(EXTRACT PROVIDED):
* * * * *

Approximately 9% of Denmark’s overall CO2 emissions originate from the industries of Kalundborg Municipality, and it is committed to leading the way in global climate change remediation and to contribute proactively to the construction of sustainable energy and environmental programmes.
How it works
Kalundborg Symbiosis involves a number of working cooperatively to utilise each other’s residual or by-products commercially. In that way, production can be increased without enhancing the consumption of water, energy or other resources correspondingly – thereby maintaining production costs while benefitting the environment at the same time. The original eight members are:
- DONG Energy
- Gyproc
- Kara / Noveren
- Novo Nordisk
- Novozymes
- RGS 90
- Statoil Refinery
- Kalundborg Municipality
Energy cooperation
10 % of Denmark’s overall electricity/power consumption is produced in Kalundborg. The outcome is an annual CO2 emission of approximately 4.3 million tonnes – half of which stems from surplus heat in production. In the industrial symbiosis, Statoil Refinery, Novo Nordisk and Novozymes purchase a part of this surplus heat as process steam to run part of their production. This exchange provides for an annual CO2 reduction of approximately 240,000 tonnes of CO2.

* * * * *

(RAW DATA):
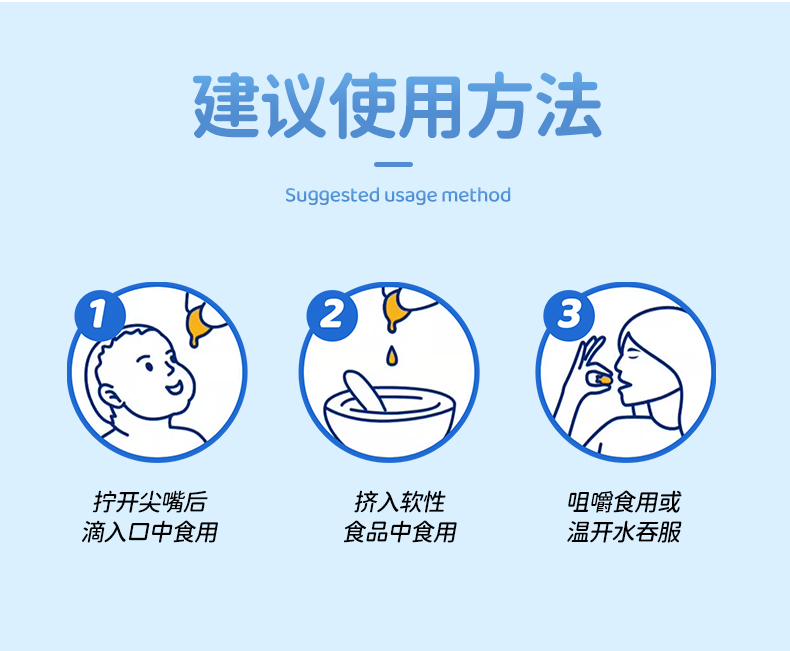 建议使用方法

Suggested usage method

1

拧开尖嘴后
滴入口中食用

2

挤入软性
食品中食用

3

咀嚼食用或
温开水吞服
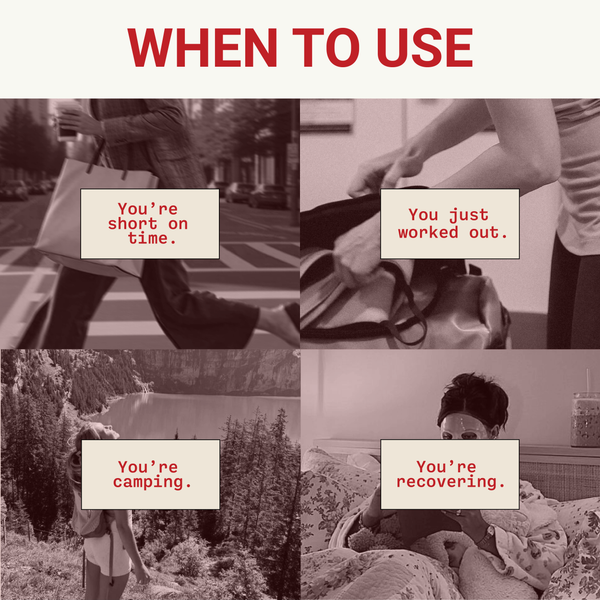 WHEN TO USE

You're short on time.

You just worked out.

You're camping.

You're recovering.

* * * * *

(TASK LIST):
**a)** According to the Kalundborg Symbiosis text, how large an annual CO2 reduction does the surplus heat exchange provide?
**b)** Write the next part of the Kalundborg Symbiosis text, picking up after its final sentence.

(ANSWERS PROVIDED):
**a)** Approximately 240,000 tonnes of CO2.

**b)**
Water cooperation
The overall water consumption of the industries within Kalundborg Symbiosis is approximately 10 million m3 per year for their production. Almost one third – 3 million m3 – is recycled and re-used in the symbiosis, reducing costs and putting substantially less pressure on the water supply systems.
By-product cooperation
The smoke originating from the production at Asnæs Power Station is de-sulphured before being let into the environment. The desulphurisation process is conducted using lime and recycled water, and this process creates a residual product, industrial gypsum. This gypsum – approximately 100,000 tonnes on a yearly basis – is used by Gyproc to produce plasterboards for the construction industry. In the same way, the yeast – a residual product from Novo Nordisk’s production of insulin – is used as feed for approximately 800,000 pigs every year. Slurry, stemming from the municipal water treatment plants in Kalundborg, is exploited by RGS 90 as a nutrition agent in its soil cleaning processes. Finally, Novo Nordisk and Novozymes are producing an annual 150,000 tonnes of the fertilising product, NovoGro, from their water treatment.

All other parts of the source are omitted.